I dressed and headed downstairs, where Yannis was already sitting at the kitchen table with a bottle of tsipuro and a plate of toursi. Tsipuro is a 45 percent alcohol made from grapes. Toursi are pickles. Yannis makes both himself.
Did I mention it was no later than 10 am?
“Sarah!” Yannis said, his arms outstretched.
“Yanni!” I replied. “Kalimera!”
“Café?” he asked.
“Ne,” I said, nodding my head and taking a seat at the table.
Yannis mounded a spoonful of ground coffee into the espresso machine and sat next to me as the water sputtered. A minute of silence passed as we both tried to string together a sentence. He managed first.
“You … like Ioannina?” he asked.
“Ne,” I said. “Poli … um … poli …” I fluttered my hands around my face in what I hoped was a convincing mime of “your city is very beautiful and I very much enjoy the well-preserved historic artifacts!”
Yannis nodded gravely and handed me my coffee. I took a sip as I contemplated the fact that we had both exhausted our repertoire of the other person’s language and not five minutes had gone by. We sat quietly for a while longer as I drank my espresso, prolonging the time I was occupied and thus could not be expected to communicate.
We looked at each other and smiled, shrugging our shoulders as if to say “Welp, these next three hours should go by quickly.”
Yannis, being the older and more experienced of us, realized it actually wouldn’t without a bit of help. Which is how, at 10:30 am, I found myself being offered a shot of tsipuro on an empty stomach by a sixty-four-year-old political science professor.
Though tsipuro is the preferred beverage of choice in Ioannina, and Greeks do seem to drink it all day long, this seemed like a particularly early hour to start drinking. Still, when a Greek offers you a beverage, you must drink it: you’re sharing a moment, and it would be rude to refuse. Yannis ferments his own tsipuro in a plastic barrel in his basement. A framed portrait of a Lenin solemnly looks over the barrel.
“Yammas!” we cheered, clinking glasses. Yannis motioned with his fork at the glass dish of toursi.
Toursi is a traditional accompaniment to tsipuro. Yannis marinates a mix of chopped vegetables (carrots, tomatoes, onions) in olive oil, white wine vinegar and salt. The vegetables sit on the kitchen counter overnight; they pickle while retaining their crunch.

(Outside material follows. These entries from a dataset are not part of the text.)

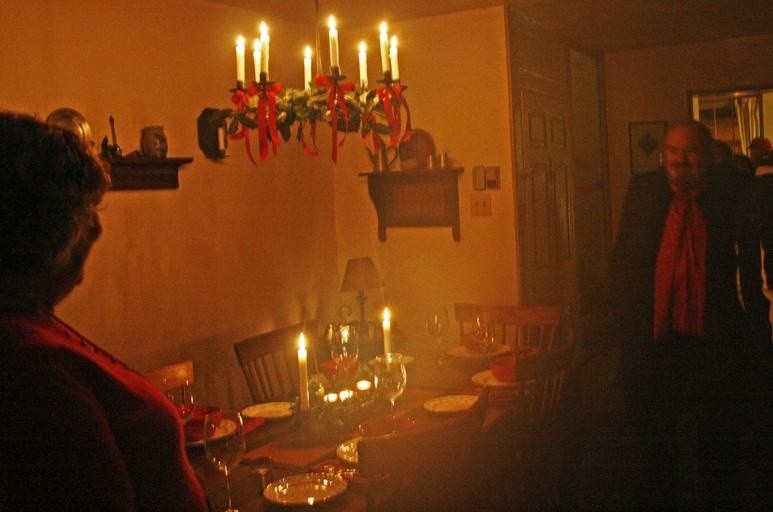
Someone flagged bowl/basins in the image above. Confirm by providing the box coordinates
[464,334,493,354]
[320,359,357,385]
[491,356,531,383]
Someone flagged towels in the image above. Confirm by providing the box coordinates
[176,403,223,442]
[462,335,495,353]
[492,346,542,383]
[321,358,358,384]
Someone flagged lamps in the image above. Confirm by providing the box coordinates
[339,256,383,324]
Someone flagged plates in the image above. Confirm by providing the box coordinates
[242,402,298,421]
[263,473,347,508]
[182,415,236,447]
[448,344,510,362]
[472,369,535,388]
[424,395,480,415]
[368,355,414,368]
[337,437,364,467]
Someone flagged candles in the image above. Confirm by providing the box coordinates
[389,35,399,83]
[381,306,396,377]
[327,14,341,76]
[235,36,246,90]
[302,45,313,92]
[252,21,271,82]
[294,334,312,413]
[357,41,369,91]
[379,20,391,79]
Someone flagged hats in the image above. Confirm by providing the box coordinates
[747,136,772,150]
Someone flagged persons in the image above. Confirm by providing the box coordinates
[592,120,751,511]
[713,137,772,327]
[1,109,208,512]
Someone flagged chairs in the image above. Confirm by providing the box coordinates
[450,300,565,355]
[234,317,321,408]
[139,360,195,405]
[357,418,458,511]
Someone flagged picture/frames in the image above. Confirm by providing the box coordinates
[628,119,666,178]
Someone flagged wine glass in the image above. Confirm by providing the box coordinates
[374,353,406,437]
[160,377,194,429]
[331,326,359,391]
[204,411,245,512]
[426,308,449,362]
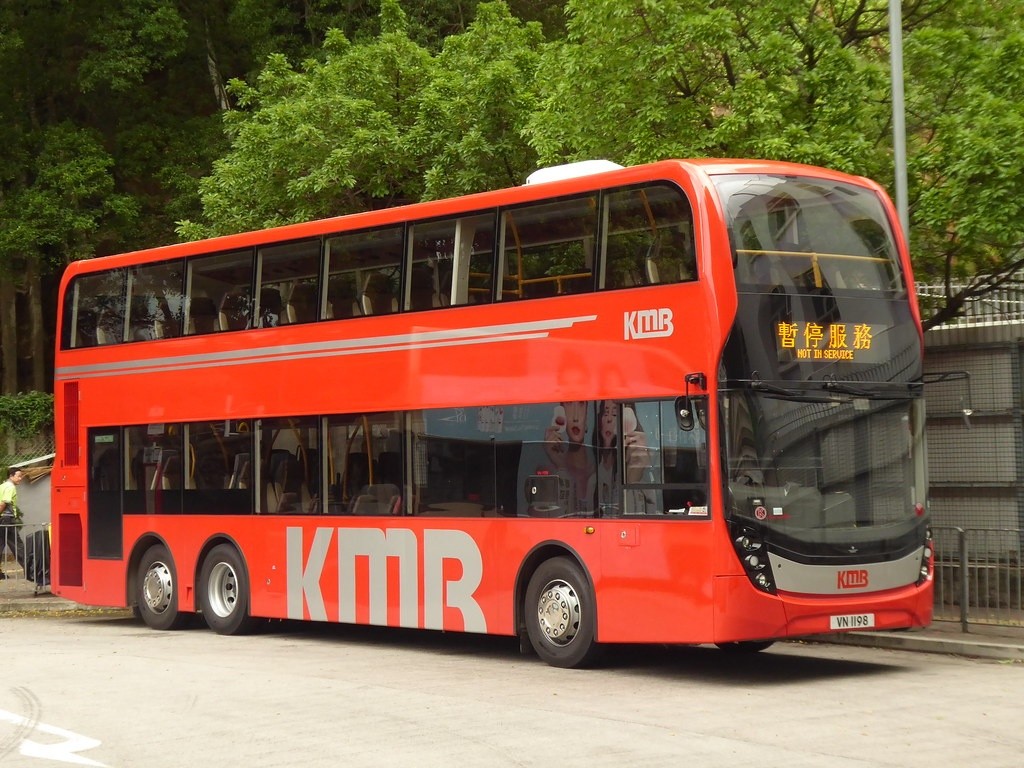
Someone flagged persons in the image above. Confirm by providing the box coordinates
[540,401,657,517]
[267,449,320,515]
[0,468,35,582]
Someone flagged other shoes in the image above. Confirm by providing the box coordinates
[0,572,9,580]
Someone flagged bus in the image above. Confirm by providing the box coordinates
[50,157,976,670]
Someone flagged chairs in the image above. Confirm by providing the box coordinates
[94,431,421,516]
[98,243,808,345]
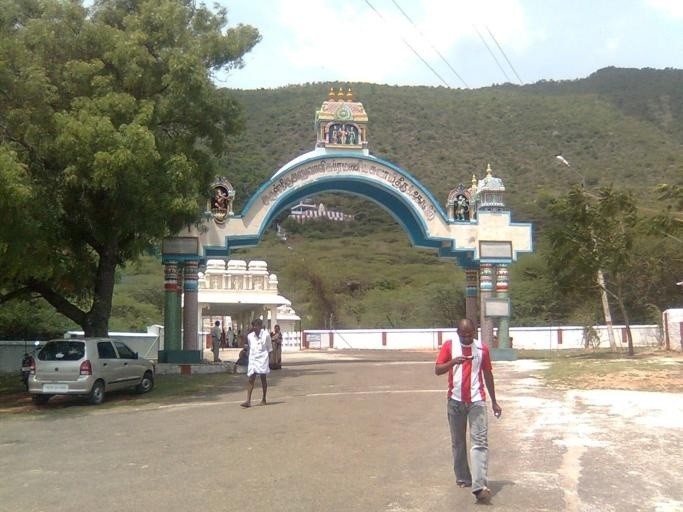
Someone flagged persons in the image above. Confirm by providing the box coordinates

My first food of the day was a piece of carrot, which turned my mouth sour. I sipped my tsipuro, and reached for my notebook and pen. Breakfast was the perfect time to learn the Greek alphabet and teach the English one. Yannis and I sat huddled over the notebook for the next few hours, forking toursi and drinking tsipuro. We ran out of letters and graduated to household objects, pointing at a chair (karekla), an orange (portokali), the table (trapezi). I was nursing another coffee and learning the word for sofa (kanapes) when the door opened.
“All good?” Nikos asked.
Yannis and I looked at each other. “Poli kala,” I said, smiling. It was, after all, a very good breakfast.